→ **Goal of the exercise**
Return, word for word, the lines of the records starting at the line that contains "From furthest to nearest, how would" and ending at the line that contains "point 53,74 <", including both of those lines and nothing else.
***** Extracted material *****
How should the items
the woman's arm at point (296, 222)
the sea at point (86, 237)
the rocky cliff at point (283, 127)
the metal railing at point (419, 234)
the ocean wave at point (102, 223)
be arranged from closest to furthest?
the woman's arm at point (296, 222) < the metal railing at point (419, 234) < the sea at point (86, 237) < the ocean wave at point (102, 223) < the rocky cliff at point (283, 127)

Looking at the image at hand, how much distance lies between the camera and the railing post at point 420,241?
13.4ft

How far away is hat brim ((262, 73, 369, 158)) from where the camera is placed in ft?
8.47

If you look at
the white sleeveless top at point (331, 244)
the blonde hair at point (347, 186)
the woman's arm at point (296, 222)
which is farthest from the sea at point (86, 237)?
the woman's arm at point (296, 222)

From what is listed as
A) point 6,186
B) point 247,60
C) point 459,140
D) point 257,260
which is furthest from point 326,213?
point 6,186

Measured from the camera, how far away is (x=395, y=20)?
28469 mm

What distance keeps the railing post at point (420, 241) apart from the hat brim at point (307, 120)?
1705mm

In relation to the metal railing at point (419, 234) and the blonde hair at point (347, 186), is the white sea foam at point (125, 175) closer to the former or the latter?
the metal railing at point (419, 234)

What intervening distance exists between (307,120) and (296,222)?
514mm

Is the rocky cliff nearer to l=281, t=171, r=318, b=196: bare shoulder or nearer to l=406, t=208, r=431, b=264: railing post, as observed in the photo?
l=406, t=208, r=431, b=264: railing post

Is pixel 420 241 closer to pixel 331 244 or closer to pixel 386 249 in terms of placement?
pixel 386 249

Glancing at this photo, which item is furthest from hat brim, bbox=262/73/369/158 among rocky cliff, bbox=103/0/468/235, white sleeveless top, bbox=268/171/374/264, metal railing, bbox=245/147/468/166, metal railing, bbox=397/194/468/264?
*****
***** Extracted material *****
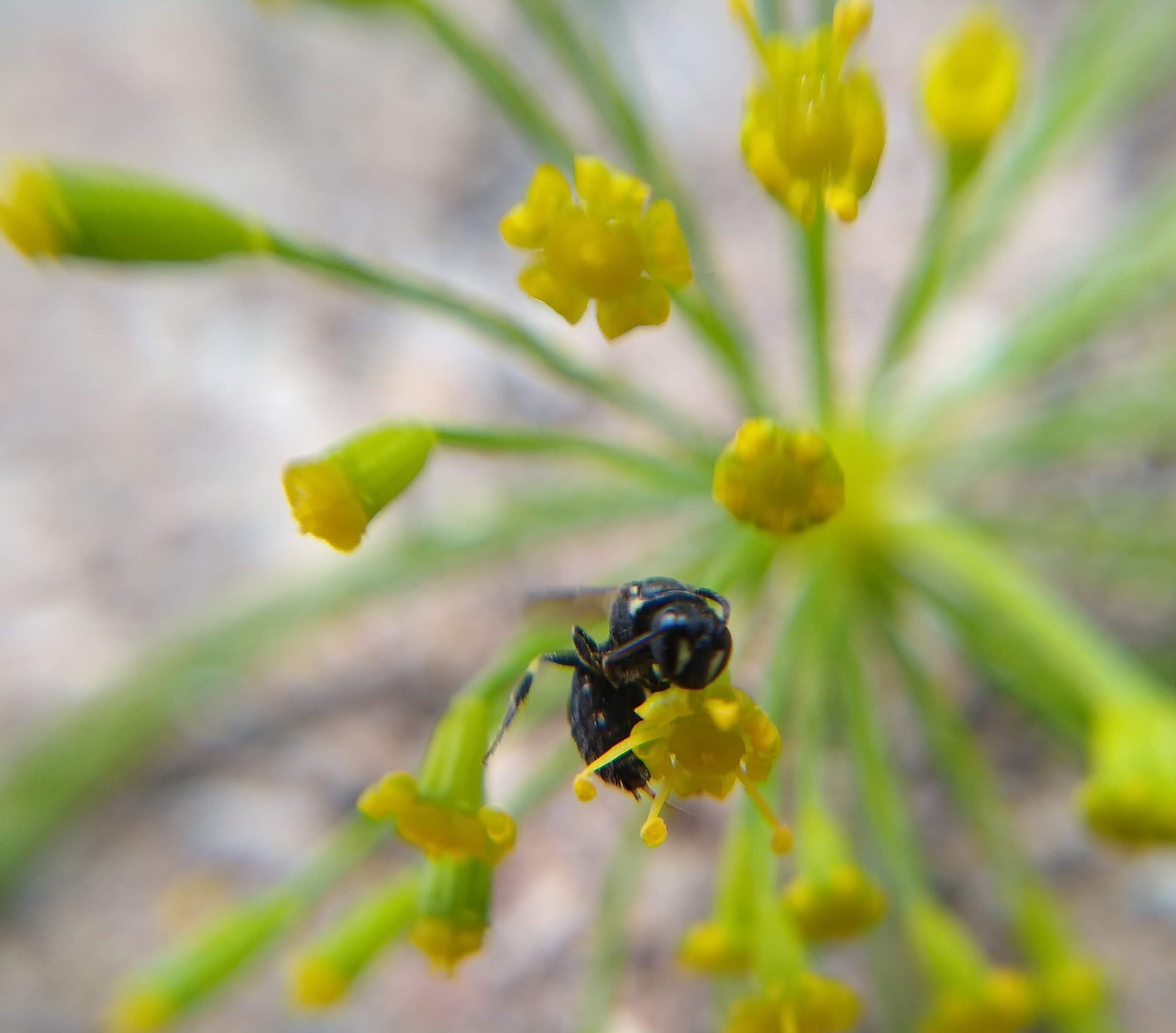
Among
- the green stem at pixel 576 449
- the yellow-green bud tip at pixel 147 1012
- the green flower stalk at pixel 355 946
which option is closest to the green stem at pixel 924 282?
*****
***** Extracted material *****
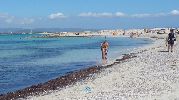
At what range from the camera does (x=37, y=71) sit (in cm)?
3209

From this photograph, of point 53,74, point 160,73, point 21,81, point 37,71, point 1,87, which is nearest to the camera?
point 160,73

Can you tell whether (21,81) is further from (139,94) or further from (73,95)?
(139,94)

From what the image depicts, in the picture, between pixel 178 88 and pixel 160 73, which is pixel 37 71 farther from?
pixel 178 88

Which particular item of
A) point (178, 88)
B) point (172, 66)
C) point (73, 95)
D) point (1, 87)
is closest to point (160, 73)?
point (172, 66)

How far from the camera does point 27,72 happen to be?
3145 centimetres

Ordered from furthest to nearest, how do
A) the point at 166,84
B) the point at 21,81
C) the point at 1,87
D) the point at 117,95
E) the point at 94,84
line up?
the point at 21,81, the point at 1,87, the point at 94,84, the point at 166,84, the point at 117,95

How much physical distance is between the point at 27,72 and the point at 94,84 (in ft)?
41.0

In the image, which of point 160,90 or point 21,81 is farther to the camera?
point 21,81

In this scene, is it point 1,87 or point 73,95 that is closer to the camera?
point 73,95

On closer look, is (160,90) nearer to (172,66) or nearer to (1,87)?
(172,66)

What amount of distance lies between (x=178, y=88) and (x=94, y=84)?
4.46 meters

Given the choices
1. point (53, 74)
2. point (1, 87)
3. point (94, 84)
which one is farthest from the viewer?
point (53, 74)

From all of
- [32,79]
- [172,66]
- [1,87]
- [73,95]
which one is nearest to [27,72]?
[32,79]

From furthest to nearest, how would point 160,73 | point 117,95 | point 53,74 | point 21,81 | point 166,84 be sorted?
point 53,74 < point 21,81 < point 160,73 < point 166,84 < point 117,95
*****
→ **Expected answer**
From furthest to nearest, how would point 160,73 | point 117,95 | point 53,74 | point 21,81 | point 166,84 be sorted?
point 53,74 < point 21,81 < point 160,73 < point 166,84 < point 117,95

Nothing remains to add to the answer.